In conclusion, diet therapy exists to manage various health risks, including cardiovascular disease. Based on nutritionists’ views recommended balanced diet should have the right amount of nutrients to enhance health, sustain the right body weight and prevent non-communicable diseases in healthy individuals. Some diet therapies are effective, but others could be extremely harmful or their side effects or benefits remain unknown. Such dietetic therapy restricts intake of certain foods such as protein, carbohydrate, and nutrients such as sodium. This situation leads to poor consumption of the necessary nutrient constituents and as a result, dieticians have expressed their concerns about certain diet therapies because of their potential side effects. Other conditions such as obesity and hyperkalemia are linked to cardiovascular disease and therefore diet therapies meant for such conditions have effects on cardiovascular disease management.

References

Colin-Ramirez, E., McAlister, F., Zheng, Y., Sharma, S., Armstrong, P. W., & Ezekowitz, J. A. (2015). The long-term effects of dietary sodium restriction on clinical outcomes in patients with heart failure. American Heart Journal, 169(2), 274- 281.e1.

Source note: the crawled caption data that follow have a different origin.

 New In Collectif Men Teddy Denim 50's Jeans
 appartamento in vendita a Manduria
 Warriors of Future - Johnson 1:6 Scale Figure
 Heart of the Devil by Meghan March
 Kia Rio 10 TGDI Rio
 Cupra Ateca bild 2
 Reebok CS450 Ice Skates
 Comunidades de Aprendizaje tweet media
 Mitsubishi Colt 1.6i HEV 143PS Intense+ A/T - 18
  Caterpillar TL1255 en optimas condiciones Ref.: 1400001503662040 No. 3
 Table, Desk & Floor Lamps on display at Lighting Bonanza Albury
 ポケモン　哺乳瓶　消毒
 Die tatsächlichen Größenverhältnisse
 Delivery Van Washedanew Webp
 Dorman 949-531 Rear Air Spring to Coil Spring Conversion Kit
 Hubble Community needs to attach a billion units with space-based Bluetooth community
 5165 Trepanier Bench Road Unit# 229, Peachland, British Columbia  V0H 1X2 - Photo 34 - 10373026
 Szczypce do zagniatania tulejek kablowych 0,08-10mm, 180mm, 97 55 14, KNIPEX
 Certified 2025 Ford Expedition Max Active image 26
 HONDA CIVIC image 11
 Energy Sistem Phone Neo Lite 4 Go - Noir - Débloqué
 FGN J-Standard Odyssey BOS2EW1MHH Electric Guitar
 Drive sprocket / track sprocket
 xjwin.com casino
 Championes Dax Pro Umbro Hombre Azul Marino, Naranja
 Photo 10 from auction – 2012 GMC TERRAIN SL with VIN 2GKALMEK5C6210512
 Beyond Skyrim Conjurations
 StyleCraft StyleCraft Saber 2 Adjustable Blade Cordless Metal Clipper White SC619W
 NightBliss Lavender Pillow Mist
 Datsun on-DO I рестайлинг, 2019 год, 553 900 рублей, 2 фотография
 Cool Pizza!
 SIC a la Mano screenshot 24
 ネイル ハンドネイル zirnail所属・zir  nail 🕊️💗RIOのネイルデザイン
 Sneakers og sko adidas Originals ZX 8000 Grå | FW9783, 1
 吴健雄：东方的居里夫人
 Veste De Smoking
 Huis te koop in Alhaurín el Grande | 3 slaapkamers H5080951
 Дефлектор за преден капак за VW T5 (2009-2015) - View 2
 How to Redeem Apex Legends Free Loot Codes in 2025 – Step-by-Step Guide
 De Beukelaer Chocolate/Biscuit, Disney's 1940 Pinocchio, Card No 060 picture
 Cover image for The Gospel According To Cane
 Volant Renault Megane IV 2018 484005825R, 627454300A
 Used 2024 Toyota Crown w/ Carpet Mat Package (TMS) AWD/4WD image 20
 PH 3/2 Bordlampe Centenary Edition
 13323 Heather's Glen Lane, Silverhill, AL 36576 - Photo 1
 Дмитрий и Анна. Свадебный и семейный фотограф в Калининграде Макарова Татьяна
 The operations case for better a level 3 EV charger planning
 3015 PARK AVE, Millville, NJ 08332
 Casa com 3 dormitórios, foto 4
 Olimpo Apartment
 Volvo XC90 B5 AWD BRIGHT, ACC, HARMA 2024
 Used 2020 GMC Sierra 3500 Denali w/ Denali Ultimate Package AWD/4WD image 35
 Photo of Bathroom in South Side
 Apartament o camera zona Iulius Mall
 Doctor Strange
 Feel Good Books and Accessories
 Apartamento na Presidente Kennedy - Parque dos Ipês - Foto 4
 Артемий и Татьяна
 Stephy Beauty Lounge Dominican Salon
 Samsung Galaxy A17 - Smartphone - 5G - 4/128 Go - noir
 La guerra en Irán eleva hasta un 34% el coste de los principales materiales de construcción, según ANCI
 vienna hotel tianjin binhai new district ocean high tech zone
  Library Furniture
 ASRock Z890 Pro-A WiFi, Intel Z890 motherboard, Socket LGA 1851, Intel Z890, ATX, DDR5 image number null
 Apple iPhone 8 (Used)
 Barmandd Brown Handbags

Currie, G., & Delles, C. (2014). Proteinuria and its relation to cardiovascular disease. International Journal of Nephrology and Renovascular Disease, 7, 13–24.

Gammone, M. A., Riccioni, G., & D’Orazio, N. (2015). Carotenoids: potential allies of cardiovascular health? Food Nutrition Research, 59.

Hu, T., & Bazzano, L. A. (2014). The low-carbohydrate diet and cardiovascular risk factors: Evidence from epidemiologic studies. Nutrition Metabolism and Cardiovascular Diseases, 24(4), 337–343.

Naude, C. E., Schoonees, A., Senekal, M., Young, T., Garner, P., & Volmink, J. (2014). Low Carbohydrate versus Isoenergetic Balanced Diets for Reducing Weight and Cardiovascular Risk: A Systematic Review and Meta-Analysis. PLoS One, 9(7), e100652.

Packham, D. K., Rasmussen, H. S., Lavin, P. T., El-Shahawy, M. A., Roger, S. D., Block, G.,… Singh, B. (2015). Sodium Zirconium Cyclosilicate in Hyperkalemia. New England Journal of Medicine, 372, 222-231.

Paoli, A. (2014). Ketogenic Diet for Obesity: Friend or Foe? International Journal of Environmental Research and Public Health, 11(2), 2092–2107.

Roth, G. A., Forouzanfar, M. H., Moran, A. E., Barber, R., Nguyen, G., Feigin, V. L., … Murray, C. J.L. (2015). Demographic and Epidemiologic Drivers of Global Cardiovascular Mortality. New England Journal of Medicine, 372, 1333-1341.

Yang, J., Farioli, A., Korre, M., & Kales, S. N. (2014). Modified Mediterranean Diet Score and Cardiovascular Risk in a North American Working Population. PLoS One, 9(2), e87539.